**TASK GOAL**
Below are the records to transcribe exactly; do not include any images.
···
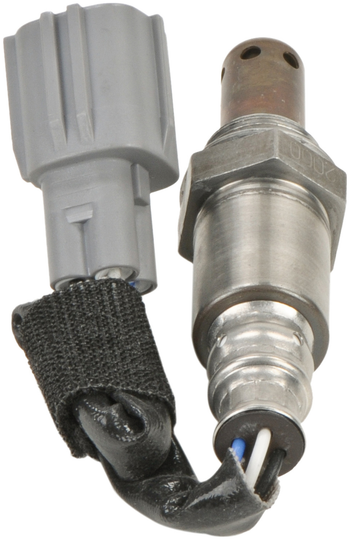 15964 Wide-band Oxygen Sensor Bosch Canada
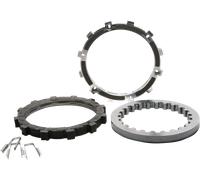 REKLUSE 751-01009 CLTCH PK REPL RADCX HONDA CRF 450 R 2014
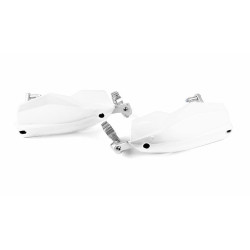 Handguard Aworkx White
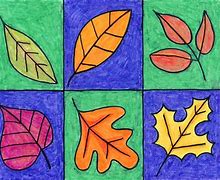 Image result for Funny Weed Leaf Coloring Page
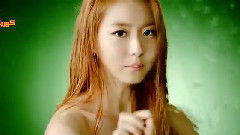 After School - 初恋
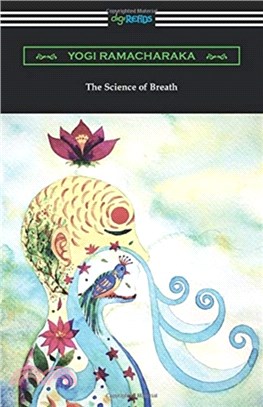 The Science of Breath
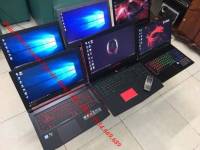 Laptop Cũ ở Thượng Cốc, Phúc Thọ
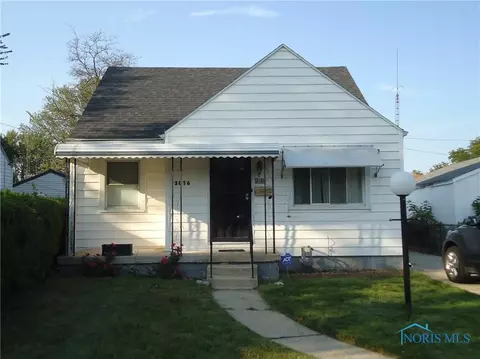3016 Nebraska Ave, Toledo, OH 43607 photo 1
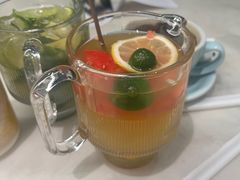 -gaga(深圳南山益田假日广场店)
···
**COMPLETED EXERCISE**
 15964 Wide-band Oxygen Sensor Bosch Canada
 REKLUSE 751-01009 CLTCH PK REPL RADCX HONDA CRF 450 R 2014
 Handguard Aworkx White
 Image result for Funny Weed Leaf Coloring Page
 After School - 初恋
 The Science of Breath
 Laptop Cũ ở Thượng Cốc, Phúc Thọ
3016 Nebraska Ave, Toledo, OH 43607 photo 1
 -gaga(深圳南山益田假日广场店)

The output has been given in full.